§ **ACTION ITEM**:
What's needed: every entry, printed exactly, minus the images.
---+---
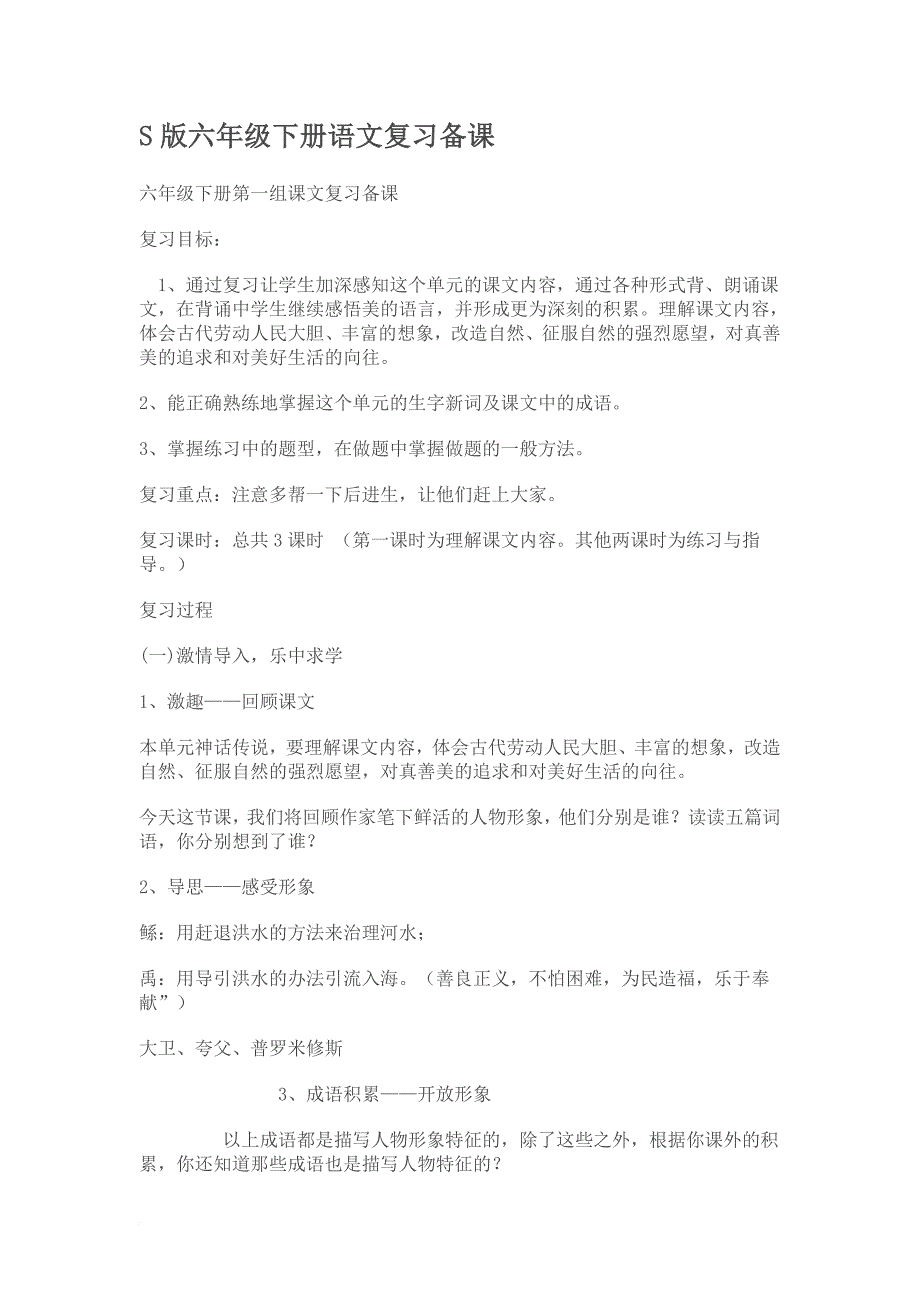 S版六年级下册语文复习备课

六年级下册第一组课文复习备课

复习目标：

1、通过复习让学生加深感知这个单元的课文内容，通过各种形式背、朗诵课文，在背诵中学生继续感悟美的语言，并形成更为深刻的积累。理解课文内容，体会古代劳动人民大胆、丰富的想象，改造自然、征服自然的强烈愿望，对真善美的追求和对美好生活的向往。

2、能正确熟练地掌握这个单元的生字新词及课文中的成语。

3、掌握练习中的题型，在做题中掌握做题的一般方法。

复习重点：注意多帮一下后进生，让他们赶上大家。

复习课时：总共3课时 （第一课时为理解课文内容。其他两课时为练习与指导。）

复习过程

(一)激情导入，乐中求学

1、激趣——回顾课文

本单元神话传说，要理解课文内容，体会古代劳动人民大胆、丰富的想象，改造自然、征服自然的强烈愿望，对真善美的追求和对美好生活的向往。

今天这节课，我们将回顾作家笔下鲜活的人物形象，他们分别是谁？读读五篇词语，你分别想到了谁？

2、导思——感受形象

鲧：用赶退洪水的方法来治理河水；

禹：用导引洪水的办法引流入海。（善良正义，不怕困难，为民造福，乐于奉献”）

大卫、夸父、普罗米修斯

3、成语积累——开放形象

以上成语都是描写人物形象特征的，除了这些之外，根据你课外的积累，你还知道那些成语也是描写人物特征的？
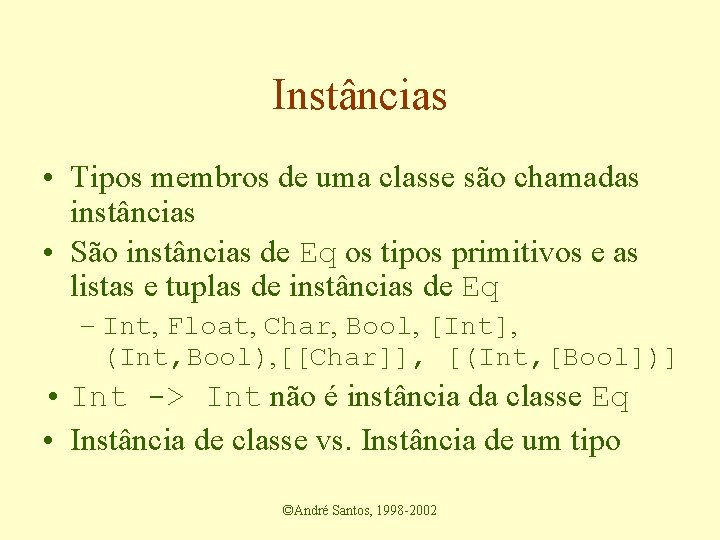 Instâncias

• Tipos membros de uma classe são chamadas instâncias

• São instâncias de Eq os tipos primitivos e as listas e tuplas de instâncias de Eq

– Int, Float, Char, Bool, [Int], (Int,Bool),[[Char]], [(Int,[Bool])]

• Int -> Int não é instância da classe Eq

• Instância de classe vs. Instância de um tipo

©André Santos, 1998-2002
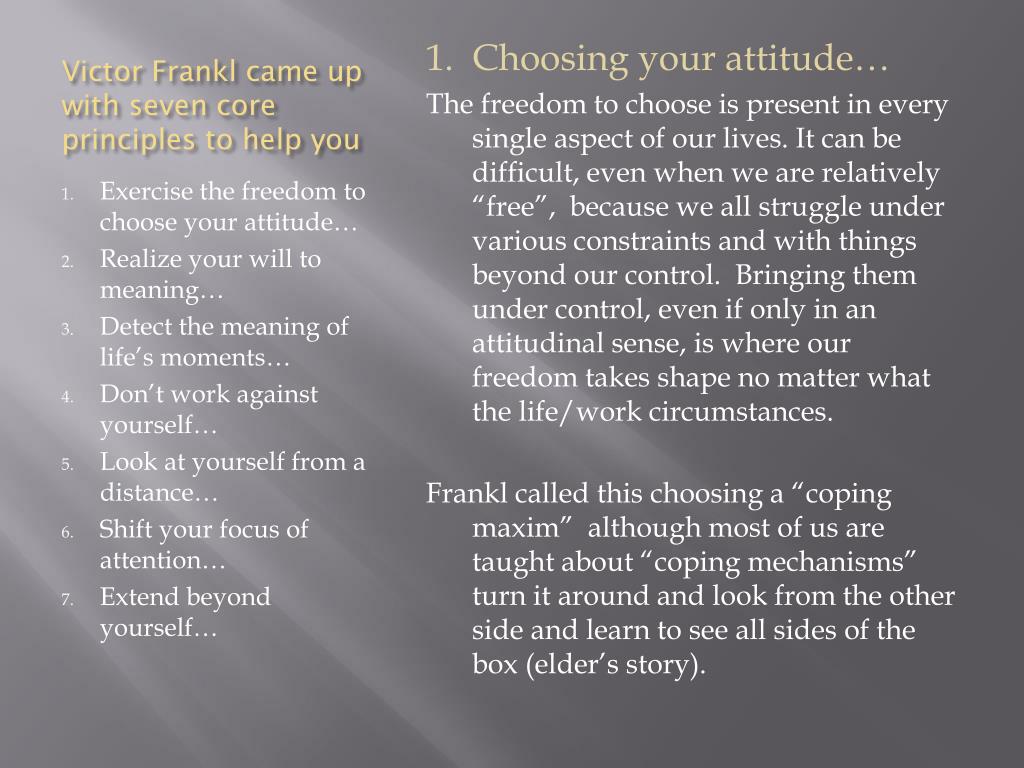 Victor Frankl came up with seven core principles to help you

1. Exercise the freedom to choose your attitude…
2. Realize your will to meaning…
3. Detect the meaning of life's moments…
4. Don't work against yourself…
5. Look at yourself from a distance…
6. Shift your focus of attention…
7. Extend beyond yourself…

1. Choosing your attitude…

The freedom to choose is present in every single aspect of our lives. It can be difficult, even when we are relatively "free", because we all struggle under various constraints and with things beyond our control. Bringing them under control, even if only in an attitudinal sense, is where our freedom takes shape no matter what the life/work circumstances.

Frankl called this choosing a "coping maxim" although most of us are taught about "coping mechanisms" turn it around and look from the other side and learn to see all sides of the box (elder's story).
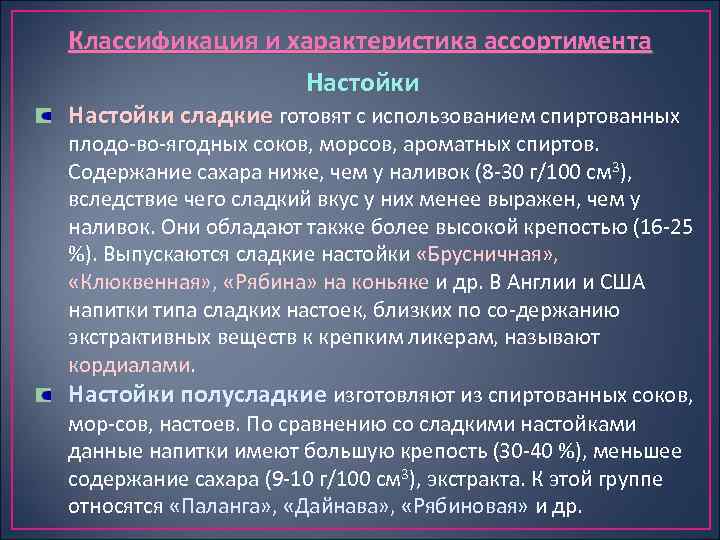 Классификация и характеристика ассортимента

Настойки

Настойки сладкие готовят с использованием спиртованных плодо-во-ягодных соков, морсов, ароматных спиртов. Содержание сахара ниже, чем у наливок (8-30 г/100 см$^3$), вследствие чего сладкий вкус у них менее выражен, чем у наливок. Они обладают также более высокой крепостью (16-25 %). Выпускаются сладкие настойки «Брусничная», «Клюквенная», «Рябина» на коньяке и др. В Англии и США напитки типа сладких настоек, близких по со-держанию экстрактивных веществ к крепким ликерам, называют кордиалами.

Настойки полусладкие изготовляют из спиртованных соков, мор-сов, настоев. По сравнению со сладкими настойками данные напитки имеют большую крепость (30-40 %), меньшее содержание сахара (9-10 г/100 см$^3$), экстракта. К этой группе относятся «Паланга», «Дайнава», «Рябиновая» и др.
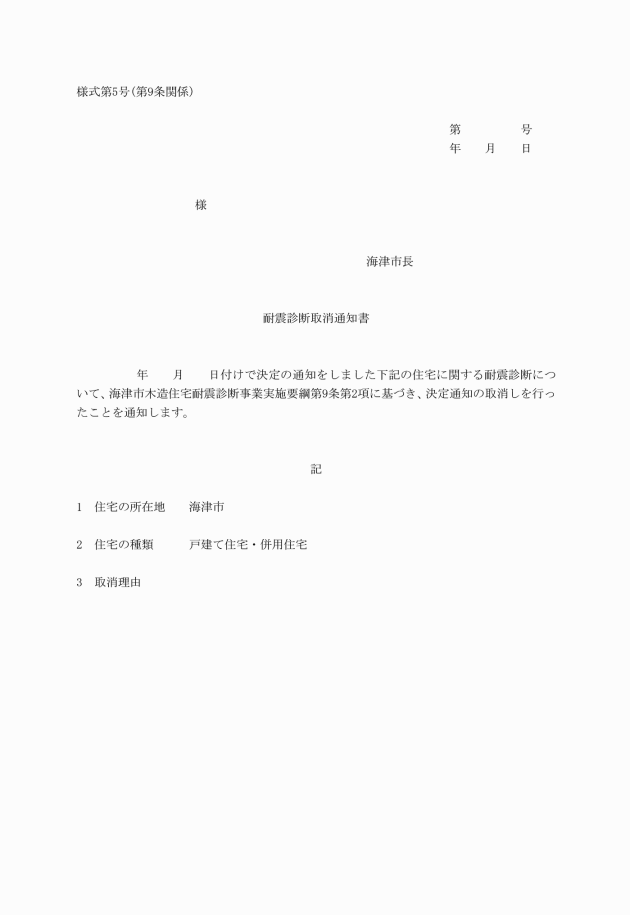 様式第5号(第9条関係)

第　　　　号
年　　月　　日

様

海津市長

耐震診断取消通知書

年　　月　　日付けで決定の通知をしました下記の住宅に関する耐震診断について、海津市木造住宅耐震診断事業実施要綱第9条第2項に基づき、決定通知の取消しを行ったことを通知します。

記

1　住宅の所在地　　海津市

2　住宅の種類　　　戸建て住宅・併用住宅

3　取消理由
---+---
§ **EXERCISE RESULT**:
 S版六年级下册语文复习备课

六年级下册第一组课文复习备课

复习目标：

1、通过复习让学生加深感知这个单元的课文内容，通过各种形式背、朗诵课文，在背诵中学生继续感悟美的语言，并形成更为深刻的积累。理解课文内容，体会古代劳动人民大胆、丰富的想象，改造自然、征服自然的强烈愿望，对真善美的追求和对美好生活的向往。

2、能正确熟练地掌握这个单元的生字新词及课文中的成语。

3、掌握练习中的题型，在做题中掌握做题的一般方法。

复习重点：注意多帮一下后进生，让他们赶上大家。

复习课时：总共3课时 （第一课时为理解课文内容。其他两课时为练习与指导。）

复习过程

(一)激情导入，乐中求学

1、激趣——回顾课文

本单元神话传说，要理解课文内容，体会古代劳动人民大胆、丰富的想象，改造自然、征服自然的强烈愿望，对真善美的追求和对美好生活的向往。

今天这节课，我们将回顾作家笔下鲜活的人物形象，他们分别是谁？读读五篇词语，你分别想到了谁？

2、导思——感受形象

鲧：用赶退洪水的方法来治理河水；

禹：用导引洪水的办法引流入海。（善良正义，不怕困难，为民造福，乐于奉献”）

大卫、夸父、普罗米修斯

3、成语积累——开放形象

以上成语都是描写人物形象特征的，除了这些之外，根据你课外的积累，你还知道那些成语也是描写人物特征的？
 Instâncias

• Tipos membros de uma classe são chamadas instâncias

• São instâncias de Eq os tipos primitivos e as listas e tuplas de instâncias de Eq

– Int, Float, Char, Bool, [Int], (Int,Bool),[[Char]], [(Int,[Bool])]

• Int -> Int não é instância da classe Eq

• Instância de classe vs. Instância de um tipo

©André Santos, 1998-2002
 Victor Frankl came up with seven core principles to help you

1. Exercise the freedom to choose your attitude…
2. Realize your will to meaning…
3. Detect the meaning of life's moments…
4. Don't work against yourself…
5. Look at yourself from a distance…
6. Shift your focus of attention…
7. Extend beyond yourself…

1. Choosing your attitude…

The freedom to choose is present in every single aspect of our lives. It can be difficult, even when we are relatively "free", because we all struggle under various constraints and with things beyond our control. Bringing them under control, even if only in an attitudinal sense, is where our freedom takes shape no matter what the life/work circumstances.

Frankl called this choosing a "coping maxim" although most of us are taught about "coping mechanisms" turn it around and look from the other side and learn to see all sides of the box (elder's story).
 Классификация и характеристика ассортимента

Настойки

Настойки сладкие готовят с использованием спиртованных плодо-во-ягодных соков, морсов, ароматных спиртов. Содержание сахара ниже, чем у наливок (8-30 г/100 см$^3$), вследствие чего сладкий вкус у них менее выражен, чем у наливок. Они обладают также более высокой крепостью (16-25 %). Выпускаются сладкие настойки «Брусничная», «Клюквенная», «Рябина» на коньяке и др. В Англии и США напитки типа сладких настоек, близких по со-держанию экстрактивных веществ к крепким ликерам, называют кордиалами.

Настойки полусладкие изготовляют из спиртованных соков, мор-сов, настоев. По сравнению со сладкими настойками данные напитки имеют большую крепость (30-40 %), меньшее содержание сахара (9-10 г/100 см$^3$), экстракта. К этой группе относятся «Паланга», «Дайнава», «Рябиновая» и др.
 様式第5号(第9条関係)

第　　　　号
年　　月　　日

様

海津市長

耐震診断取消通知書

年　　月　　日付けで決定の通知をしました下記の住宅に関する耐震診断について、海津市木造住宅耐震診断事業実施要綱第9条第2項に基づき、決定通知の取消しを行ったことを通知します。

記

1　住宅の所在地　　海津市

2　住宅の種類　　　戸建て住宅・併用住宅

3　取消理由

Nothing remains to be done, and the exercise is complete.